Despite putting up gaudy numbers at the plate in his senior season at NCAA Division II University of West Alabama this past spring – a .386/19/65/.842 slash line in 53 games – the Reds want to mold Rainey into a starting pitcher after taking him with the first pick of the second competitive balance round of the 2015 draft.

It’s a challenge Rainey, a right-hander, is already taking on with a starter’s mentality.

“Any time I’m on the mound, I’m better than who is at the plate. I’m going to get him,” he said Tuesday. “It’s my job to get him out and give us a chance to win. I plan on going out every time I get the ball and put up zeros.”

Rainey pulled double duty at West Alabama, appearing in 26 games as a relief pitcher in addition to playing first base. He led the Tigers with nine saves, and had a 4-1 record with a team-best 1.59 earned-run average.

This year, Rainey was named to the All-Gulf South Conference team as both a first baseman and a pitcher. He was picked as the MVP of the league tournament after hitting three homers in the championship game.

Mustangs manager Dick Schofield said Rainey would warm up his arm between innings of his college games in the event that he’d be needed on the mound, a routine that proved resourceful.
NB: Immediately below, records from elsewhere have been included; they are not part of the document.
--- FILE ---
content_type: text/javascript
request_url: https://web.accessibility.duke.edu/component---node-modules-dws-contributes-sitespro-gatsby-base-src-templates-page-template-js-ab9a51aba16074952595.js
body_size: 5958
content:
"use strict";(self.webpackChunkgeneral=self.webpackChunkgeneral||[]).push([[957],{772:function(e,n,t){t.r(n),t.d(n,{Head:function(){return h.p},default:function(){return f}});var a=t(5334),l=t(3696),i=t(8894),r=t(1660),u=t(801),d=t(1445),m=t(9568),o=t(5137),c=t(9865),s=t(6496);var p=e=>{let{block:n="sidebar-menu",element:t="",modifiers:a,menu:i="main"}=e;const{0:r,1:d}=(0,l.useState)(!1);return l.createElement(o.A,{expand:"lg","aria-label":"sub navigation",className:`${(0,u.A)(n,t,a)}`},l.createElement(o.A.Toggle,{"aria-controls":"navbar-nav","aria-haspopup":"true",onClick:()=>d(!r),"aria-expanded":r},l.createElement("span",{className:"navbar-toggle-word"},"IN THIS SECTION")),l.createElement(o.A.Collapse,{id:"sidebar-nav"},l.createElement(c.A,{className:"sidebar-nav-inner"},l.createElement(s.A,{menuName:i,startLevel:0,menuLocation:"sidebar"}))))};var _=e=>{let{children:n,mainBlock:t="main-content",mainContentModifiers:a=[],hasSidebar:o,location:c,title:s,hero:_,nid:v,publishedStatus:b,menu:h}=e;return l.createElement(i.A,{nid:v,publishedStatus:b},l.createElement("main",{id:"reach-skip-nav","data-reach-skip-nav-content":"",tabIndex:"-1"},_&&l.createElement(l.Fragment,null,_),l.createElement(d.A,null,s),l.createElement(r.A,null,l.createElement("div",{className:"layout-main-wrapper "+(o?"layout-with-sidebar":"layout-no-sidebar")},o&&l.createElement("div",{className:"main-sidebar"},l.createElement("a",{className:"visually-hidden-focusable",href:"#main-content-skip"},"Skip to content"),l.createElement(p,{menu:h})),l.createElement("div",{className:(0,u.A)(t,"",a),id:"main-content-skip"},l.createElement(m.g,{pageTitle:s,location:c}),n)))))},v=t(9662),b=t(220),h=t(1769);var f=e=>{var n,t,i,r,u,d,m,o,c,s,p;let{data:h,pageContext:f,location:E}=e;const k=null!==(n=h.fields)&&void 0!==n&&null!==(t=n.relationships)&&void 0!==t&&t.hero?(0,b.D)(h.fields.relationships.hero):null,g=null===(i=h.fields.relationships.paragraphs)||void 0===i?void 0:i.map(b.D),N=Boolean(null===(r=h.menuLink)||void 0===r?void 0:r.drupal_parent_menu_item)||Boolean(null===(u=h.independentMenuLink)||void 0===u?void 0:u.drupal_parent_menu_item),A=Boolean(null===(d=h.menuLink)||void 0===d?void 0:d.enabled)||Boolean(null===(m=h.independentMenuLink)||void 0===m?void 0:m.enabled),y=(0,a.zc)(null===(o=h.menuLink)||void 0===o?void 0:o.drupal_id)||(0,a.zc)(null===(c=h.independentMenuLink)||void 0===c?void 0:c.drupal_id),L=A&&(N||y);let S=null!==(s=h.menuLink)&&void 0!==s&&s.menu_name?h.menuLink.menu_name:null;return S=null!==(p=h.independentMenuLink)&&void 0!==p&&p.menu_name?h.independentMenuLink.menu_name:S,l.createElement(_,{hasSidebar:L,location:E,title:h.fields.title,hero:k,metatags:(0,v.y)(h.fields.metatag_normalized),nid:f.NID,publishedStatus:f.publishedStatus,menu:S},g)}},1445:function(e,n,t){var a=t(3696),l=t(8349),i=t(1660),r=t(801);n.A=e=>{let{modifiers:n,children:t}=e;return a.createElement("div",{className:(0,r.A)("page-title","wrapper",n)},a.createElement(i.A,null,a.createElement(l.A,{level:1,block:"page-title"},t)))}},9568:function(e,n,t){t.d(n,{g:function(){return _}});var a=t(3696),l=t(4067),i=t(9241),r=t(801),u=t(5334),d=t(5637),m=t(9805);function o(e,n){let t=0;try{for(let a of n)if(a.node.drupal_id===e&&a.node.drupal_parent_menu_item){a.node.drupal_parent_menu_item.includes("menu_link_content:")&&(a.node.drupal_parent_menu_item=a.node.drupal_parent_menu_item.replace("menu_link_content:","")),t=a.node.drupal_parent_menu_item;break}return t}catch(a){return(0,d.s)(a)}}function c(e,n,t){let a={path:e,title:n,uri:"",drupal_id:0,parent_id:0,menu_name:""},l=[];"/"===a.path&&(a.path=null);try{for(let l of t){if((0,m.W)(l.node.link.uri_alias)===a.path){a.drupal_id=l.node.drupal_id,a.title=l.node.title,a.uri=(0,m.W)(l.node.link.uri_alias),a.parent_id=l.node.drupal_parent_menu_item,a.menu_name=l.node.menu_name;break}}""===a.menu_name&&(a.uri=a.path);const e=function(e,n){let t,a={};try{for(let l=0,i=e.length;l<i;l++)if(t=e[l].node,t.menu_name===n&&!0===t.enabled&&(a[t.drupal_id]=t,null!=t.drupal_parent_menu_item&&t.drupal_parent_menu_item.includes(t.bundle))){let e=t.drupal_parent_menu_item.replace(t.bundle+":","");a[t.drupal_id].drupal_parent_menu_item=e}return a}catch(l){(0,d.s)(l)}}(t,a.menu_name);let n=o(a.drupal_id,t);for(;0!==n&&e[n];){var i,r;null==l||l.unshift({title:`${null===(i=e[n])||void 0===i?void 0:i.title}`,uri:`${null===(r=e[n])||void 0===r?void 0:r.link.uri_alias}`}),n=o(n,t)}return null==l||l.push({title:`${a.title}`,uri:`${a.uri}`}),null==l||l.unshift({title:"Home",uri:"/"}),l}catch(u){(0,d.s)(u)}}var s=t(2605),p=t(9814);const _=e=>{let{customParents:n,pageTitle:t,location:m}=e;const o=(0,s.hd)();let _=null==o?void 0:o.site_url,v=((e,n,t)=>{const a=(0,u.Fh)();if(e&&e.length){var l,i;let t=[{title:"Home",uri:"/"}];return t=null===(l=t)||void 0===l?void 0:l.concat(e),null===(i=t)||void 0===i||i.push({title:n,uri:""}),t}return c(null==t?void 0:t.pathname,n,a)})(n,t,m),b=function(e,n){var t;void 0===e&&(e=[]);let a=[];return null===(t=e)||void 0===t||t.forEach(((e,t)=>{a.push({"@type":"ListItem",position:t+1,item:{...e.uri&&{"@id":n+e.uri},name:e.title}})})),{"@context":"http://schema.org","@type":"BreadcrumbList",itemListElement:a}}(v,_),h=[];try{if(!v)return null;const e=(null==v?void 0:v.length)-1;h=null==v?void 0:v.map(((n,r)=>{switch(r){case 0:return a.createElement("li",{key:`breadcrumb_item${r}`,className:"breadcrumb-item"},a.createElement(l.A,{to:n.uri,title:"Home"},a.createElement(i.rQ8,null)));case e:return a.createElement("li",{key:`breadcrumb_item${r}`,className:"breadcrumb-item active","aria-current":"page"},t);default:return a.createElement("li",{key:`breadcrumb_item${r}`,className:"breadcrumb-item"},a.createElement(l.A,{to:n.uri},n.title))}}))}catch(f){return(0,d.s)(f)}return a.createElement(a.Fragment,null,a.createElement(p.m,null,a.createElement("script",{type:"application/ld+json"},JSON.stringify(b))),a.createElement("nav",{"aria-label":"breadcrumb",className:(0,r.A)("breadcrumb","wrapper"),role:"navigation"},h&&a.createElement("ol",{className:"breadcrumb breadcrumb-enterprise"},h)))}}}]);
“He’d just walked from first base to the mound,” Schofield said.

Rainey made his first professional start in an 8-7 victory over Missoula on Monday at Dehler Park. He pitched two shutout innings, giving up two hits while striking out three and walking two.

“I felt pretty good. Comfortable for sure,” he said. “I thought I had all my pitches working for me. It could have been better – I could have eliminated the walks. But for the most part, pretty solid.”

Schofield liked what he saw.

“He’s just a power arm,” Mustangs manager Dick Schofield said. “He’s probably 94 to 96 (mph) when he’s letting it go.”

Schofield said Rainey will be on a strict pitch count early this season, but that his leash could loosen later.

Entering the draft, Rainey knew he’s be taken as a pitcher. Scouts told him so. But he also is sitting on a commodity most players don’t have. So if pitching doesn’t work out … who knows? He could still fall back on his enormous power potential.

But it’s not in his plans at the moment.

“I’ve always dreamed of playing professional baseball,” Rainey said. “Whether it was pitching or hitting, it didn’t matter. But I’m a pitcher now, and I don’t ever want to see myself fail.”